Stored data:
···

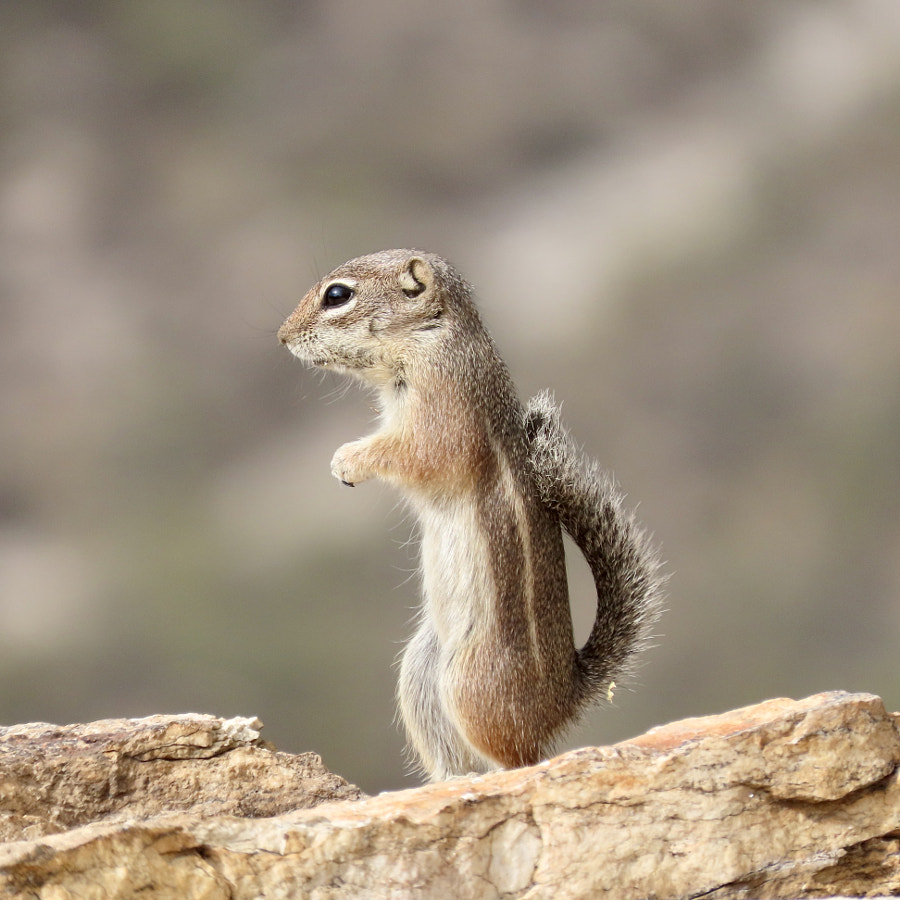 Squirrel by JessicaWindes on 500px.com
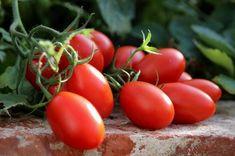 Koktélparadicsom - Sunstream Red Grapes, Cherry Tomatoes, Harvest, Salads, Fresh, Vegetables, Mini, Food, Essen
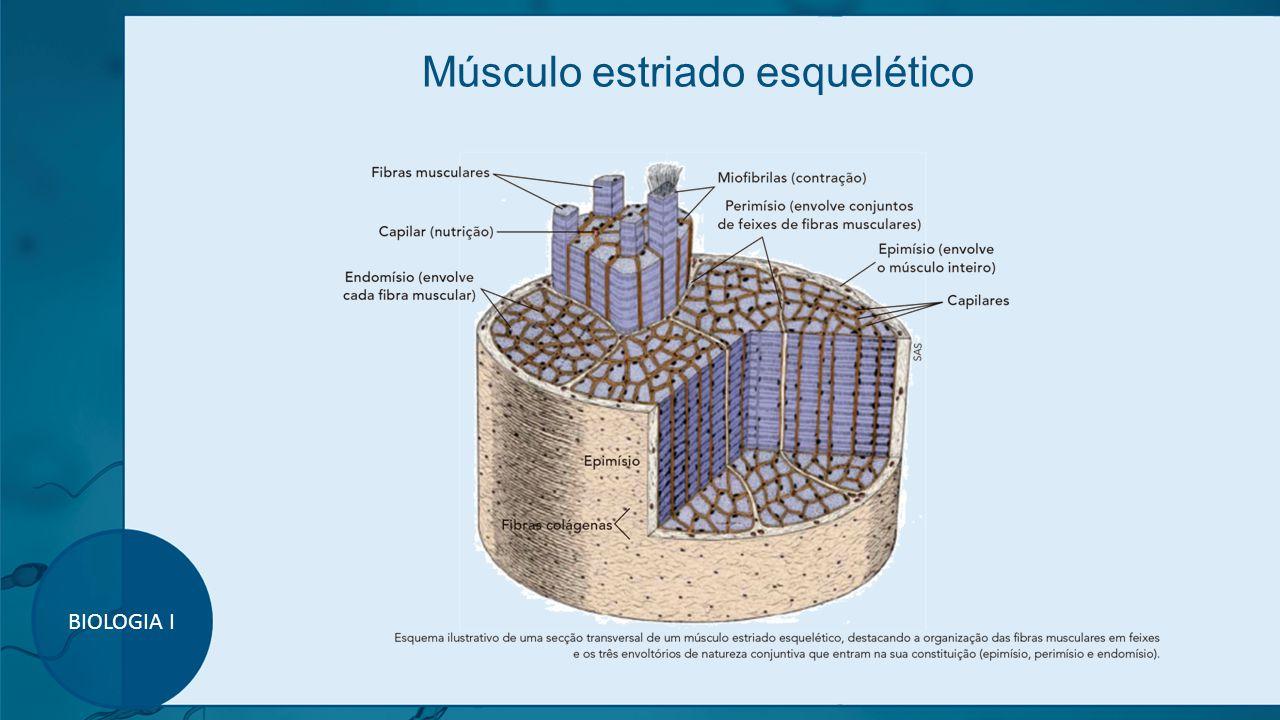 Músculo estriado esquelético BIOLOGIA I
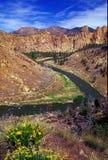Bochtige rivier Royalty-vrije Stock Foto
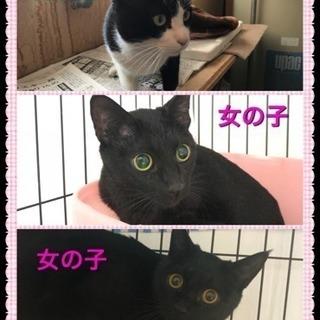 ハチワレ・黒猫の兄妹です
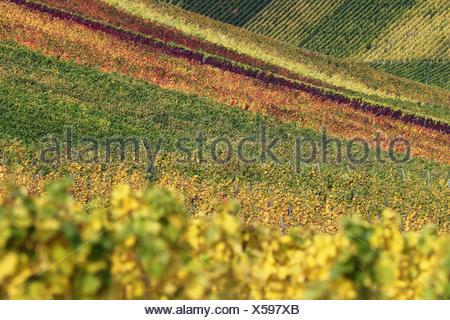 Bunte Felder mit Weinbergen im Herbst während der Weinlese der Weintrauben - Stock Photo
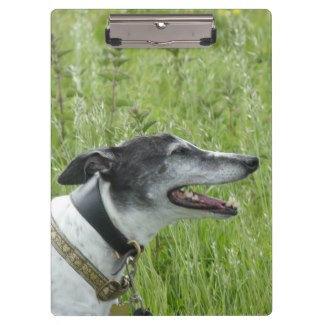 Greyhound clipboards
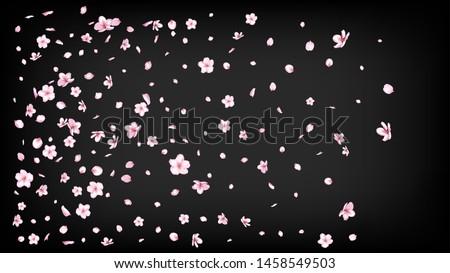 Nice Sakura Blossom Isolated Vector. Summer Falling 3d Petals Wedding Border. Japanese Gradient Flowers Illustration. Valentine, Mother's Day Beautiful Nice Sakura Blossom Isolated on Black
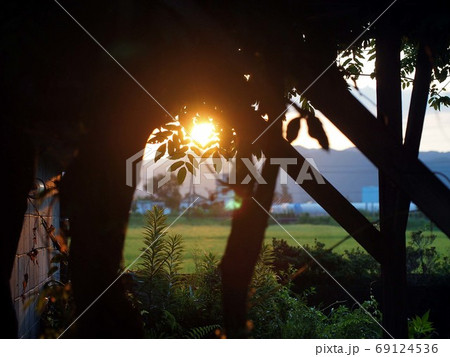 藤棚越しの旭(藤の葉を透かした日の出) 69124536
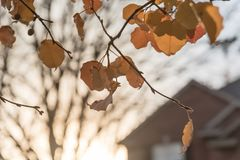Colorful fall foliage golden Bradford pear leaves with backlit a. Beautiful autumn leaves backlit close-up with blurred house in background, Bradford pear royalty free stock images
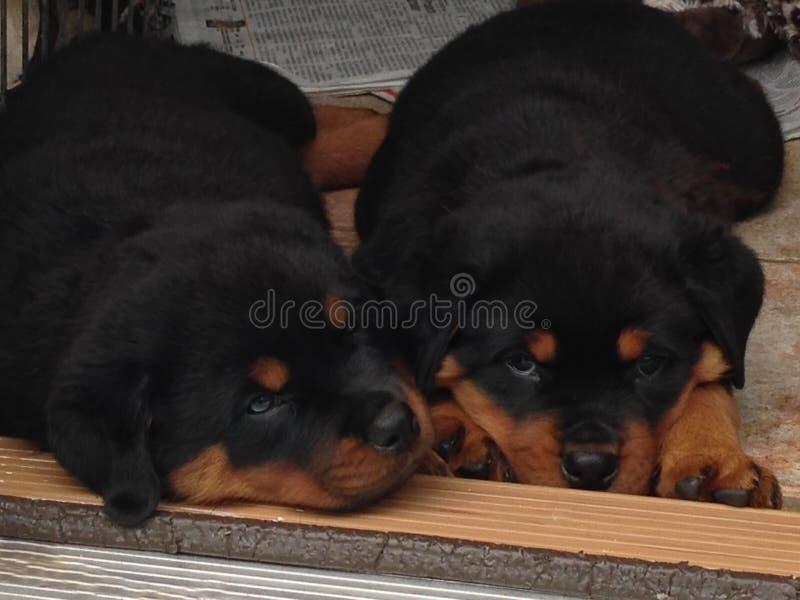 Sömniga Rottweiler valpar fotografering för bildbyråer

···

— Work instruction —
Output all entries unchanged; skip the pictures.

— Finished exercise —
 Squirrel by JessicaWindes on 500px.com
 Koktélparadicsom - Sunstream Red Grapes, Cherry Tomatoes, Harvest, Salads, Fresh, Vegetables, Mini, Food, Essen
 Músculo estriado esquelético BIOLOGIA I
Bochtige rivier Royalty-vrije Stock Foto
 ハチワレ・黒猫の兄妹です
 Bunte Felder mit Weinbergen im Herbst während der Weinlese der Weintrauben - Stock Photo
 Greyhound clipboards
 Nice Sakura Blossom Isolated Vector. Summer Falling 3d Petals Wedding Border. Japanese Gradient Flowers Illustration. Valentine, Mother's Day Beautiful Nice Sakura Blossom Isolated on Black
 藤棚越しの旭(藤の葉を透かした日の出) 69124536
Colorful fall foliage golden Bradford pear leaves with backlit a. Beautiful autumn leaves backlit close-up with blurred house in background, Bradford pear royalty free stock images
 Sömniga Rottweiler valpar fotografering för bildbyråer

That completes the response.